Their love for their country motivated these 300 soldiers to do this. Love for all mankind motivated Jesus to come to earth for the express purpose of dying in our place, as our substitute. He wanted the sin barrier to be removed so that we could live in harmony with Him just as Adam and Eve did before their sin. He wanted to live in communion with us. As someone has said, “God would rather die than live without us” and so He did! He died in our place. He died so we can walk through life in fellowship with our Creator and Redeemer, and so that we can live forever with Him in Heaven.

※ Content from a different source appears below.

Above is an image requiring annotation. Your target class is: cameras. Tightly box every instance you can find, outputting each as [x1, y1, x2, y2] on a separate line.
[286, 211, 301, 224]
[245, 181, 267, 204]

Conclusion: As someone observed, “The Wonder of Christmas is that the God Who dwelt among us now can dwell within us!” One of Jesus’ names is Emmanuel, which simply means “God with us.” God has come. He’s visited His people in the person of Jesus Christ and now that same Divine Visitor comes and knocks at the door of your heart. Will you open the door and let Him in? He comes and knocks. Can you hear the sound echoing in your heart? He stands patiently at the door, waiting for you to open and let Him in. Will you drop everything and welcome Jesus into your heart and life? Or, are you too busy to be bothered with Jesus? The familiar words from O Little Town of Bethlehem are so appropriate:
How silently, how silently, the wondrous gift is given.
So God imparts to human hearts the blessings of His heaven.
No ear may hear His coming but in this world of sin,
Where meek souls will receive Him still, the dear Christ enters in.
My friend, have you let Jesus into your heart and life? If not, please make this a Christmas like no other. Accept God’s gift of salvation and ask Jesus to come into your heart and life today.